Christmas Around the World has become synonymous with the Christmas season on BYU campus. As Jeanette Geslison, artistic director of the concert, said, “It’s become a tradition, not just here at BYU, but in the community.” However, this year the concert is encouraging students and audiences to reach beyond Brigham Young University.

“This year our title, as always, is Christmas Around the World, but our subtitle is Beyond,” said Geslison. “One of my initial ideas was to teach the students who are part of this production that there is more to the program than what happens in the Marriott Center that weekend.”

In an increasingly global world, Christmas takes on new meaning. “We seem to be looking more outwards at this time of year and to be looking more globally in this world that we’re living in,” Geslison said. “Nowadays, we all know someone from a different culture. What a wonderful opportunity this is to get to know more about this world we live in.”

Christmas Around the World is introducing multiple new pieces this year in the pursuit of helping dancers go “beyond” in new ways. One dance, “Veracruz,” was set just a few weeks ago by guest choreographer Miguel Pena and introduces Mexican dance to the mix. Another dance, “Bucheachum,” adds Korean fan dancing to the concert and gives student Cassidy Brown the chance to “go beyond” in a new way.

Dataset excerpts:

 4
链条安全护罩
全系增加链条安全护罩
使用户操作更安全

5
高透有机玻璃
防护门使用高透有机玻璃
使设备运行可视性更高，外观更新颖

◆ **What this exercise asks**:
1. In the article about BYU's Christmas Around the World concert, who set the dance "Veracruz"?
2. Continue the article about BYU's Christmas Around the World concert from where it stops.

◆ **Responses by item number**:
1. Guest choreographer Miguel Pena set it.

2.
“She’s an anthropology major and that’s what led her to Korea in the first place,” said Geslison. “She’s a beautiful dancer, so she combined her interest in anthropology and dance by doing research in traditional dance. We’re really excited for her to share what she’s learned.”

Christmas Around the World will also continue to host a christmas market in the Marriott Center before the concert. This way, audience members are given the opportunity to go beyond being passive in their interaction with the cultures being represented. They can eat and participate too. The market will also include a photo backdrop, complete with dancers dressed in the traditional clothes they’ll be wearing during the concert.

“We will have a few different vendors that will be there selling roasted nuts, crepes and some Christmasy things,” said Geslison. “We’ll also have some activities for audience members. We try to have different ones each year. For example, last year we had some Philippine tinikling poles up in the concourse. Audiences were not only able to see it onstage in the performance, they were also able to actually try it.”

One other way Geslison hopes the concert will reach above and beyond this year is in the scope and variety of its audience.

“I would hope that people on the other side of the point of the mountain would find it worth it to drive down for the concert,” she said. “We have a lot of people from Utah Valley coming to the concert, but I want to invite people from the Salt Lake Valley and beyond to make the trek to the Marriott Center.”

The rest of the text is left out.